### BRIEF
Quote the Agfa Isolette II thread word for word from "Thanks, I've been" to "take it apart.".

# Agfa Isolette II



## OldManJim (Apr 3, 2021)

I just pulled the trigger on an Agfa Isolette II that seems (according to the pictures and the seller's description) to be in pretty good shape.

I know how to check the bellows for light leaks and I'll check the aperture rings and focus controls for smooth operation. I also have an app than can check shutter speed. Does anyone know of any other areas to check before running film through it?

Looking forward to receiving it and burning some film.


----------



## compur (Apr 3, 2021)

Frozen focus is a common problem on Agfa folders due to the infamous green grease they used which turns hard as a rock in time.


----------



## OldManJim (Apr 4, 2021)

Thanks, I've been told that lighter fluid will free up the hardened grease. Has anyone tried this? If so, what results did you get and how doe you deal with the cleaned gears?


----------



## dxqcanada (Apr 4, 2021)

The Zippo-method is not the correct way, as you will just spread stuff all over the rest of the mechanisms. If you really want to fix issues with hardened grease or cleaning the shutter you will need to take it apart.

You will need to collimate the lens after taking the front cell off.

I suggest you take the free Learn Camera Repair course Learn Camera Repair: Home


----------



## OldManJim (Apr 5, 2021)

Thanks for the link above. Looks really interesting. While I don't expect to hand out a shingle as a "camera repair expert", it's good to know these things.

Appreciate your help!


----------

### RECORDS PROVIDED
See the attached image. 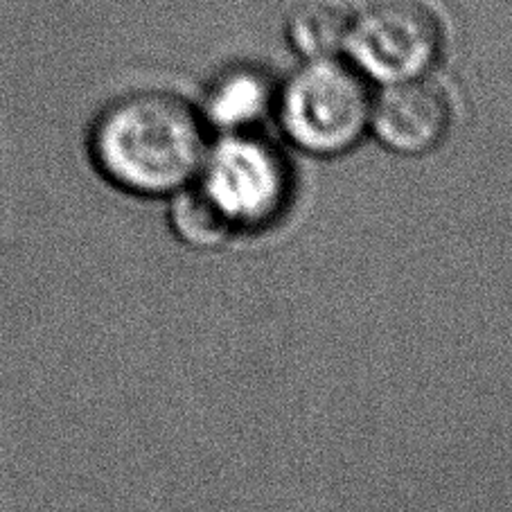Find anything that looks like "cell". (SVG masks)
Instances as JSON below:
<instances>
[{
    "instance_id": "cell-1",
    "label": "cell",
    "mask_w": 512,
    "mask_h": 512,
    "mask_svg": "<svg viewBox=\"0 0 512 512\" xmlns=\"http://www.w3.org/2000/svg\"><path fill=\"white\" fill-rule=\"evenodd\" d=\"M88 152L104 179L136 194L179 192L201 172L206 134L197 113L167 93L131 95L100 113Z\"/></svg>"
},
{
    "instance_id": "cell-2",
    "label": "cell",
    "mask_w": 512,
    "mask_h": 512,
    "mask_svg": "<svg viewBox=\"0 0 512 512\" xmlns=\"http://www.w3.org/2000/svg\"><path fill=\"white\" fill-rule=\"evenodd\" d=\"M364 75L332 59H312L291 77L280 102L287 136L307 152L337 154L357 143L370 125Z\"/></svg>"
},
{
    "instance_id": "cell-3",
    "label": "cell",
    "mask_w": 512,
    "mask_h": 512,
    "mask_svg": "<svg viewBox=\"0 0 512 512\" xmlns=\"http://www.w3.org/2000/svg\"><path fill=\"white\" fill-rule=\"evenodd\" d=\"M201 192L231 228L271 222L287 199V170L271 145L258 138L231 136L206 154Z\"/></svg>"
},
{
    "instance_id": "cell-4",
    "label": "cell",
    "mask_w": 512,
    "mask_h": 512,
    "mask_svg": "<svg viewBox=\"0 0 512 512\" xmlns=\"http://www.w3.org/2000/svg\"><path fill=\"white\" fill-rule=\"evenodd\" d=\"M440 41V25L425 5L386 0L350 21L346 48L361 75L393 84L425 77Z\"/></svg>"
},
{
    "instance_id": "cell-5",
    "label": "cell",
    "mask_w": 512,
    "mask_h": 512,
    "mask_svg": "<svg viewBox=\"0 0 512 512\" xmlns=\"http://www.w3.org/2000/svg\"><path fill=\"white\" fill-rule=\"evenodd\" d=\"M370 125L393 152L425 154L449 129L447 97L425 77L386 84L370 111Z\"/></svg>"
},
{
    "instance_id": "cell-6",
    "label": "cell",
    "mask_w": 512,
    "mask_h": 512,
    "mask_svg": "<svg viewBox=\"0 0 512 512\" xmlns=\"http://www.w3.org/2000/svg\"><path fill=\"white\" fill-rule=\"evenodd\" d=\"M289 39L307 59H332L346 48L350 19L328 0H305L289 14Z\"/></svg>"
},
{
    "instance_id": "cell-7",
    "label": "cell",
    "mask_w": 512,
    "mask_h": 512,
    "mask_svg": "<svg viewBox=\"0 0 512 512\" xmlns=\"http://www.w3.org/2000/svg\"><path fill=\"white\" fill-rule=\"evenodd\" d=\"M269 100V86L260 75L235 73L210 95V118L219 127L240 129L258 120L269 107Z\"/></svg>"
},
{
    "instance_id": "cell-8",
    "label": "cell",
    "mask_w": 512,
    "mask_h": 512,
    "mask_svg": "<svg viewBox=\"0 0 512 512\" xmlns=\"http://www.w3.org/2000/svg\"><path fill=\"white\" fill-rule=\"evenodd\" d=\"M172 222L176 233L194 246H215L231 231L226 219L201 190L185 192L174 201Z\"/></svg>"
}]
</instances>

### OUTPUT OF THE TASK
Thanks, I've been told that lighter fluid will free up the hardened grease. Has anyone tried this? If so, what results did you get and how doe you deal with the cleaned gears?


----------



## dxqcanada (Apr 4, 2021)

The Zippo-method is not the correct way, as you will just spread stuff all over the rest of the mechanisms. If you really want to fix issues with hardened grease or cleaning the shutter you will need to take it apart.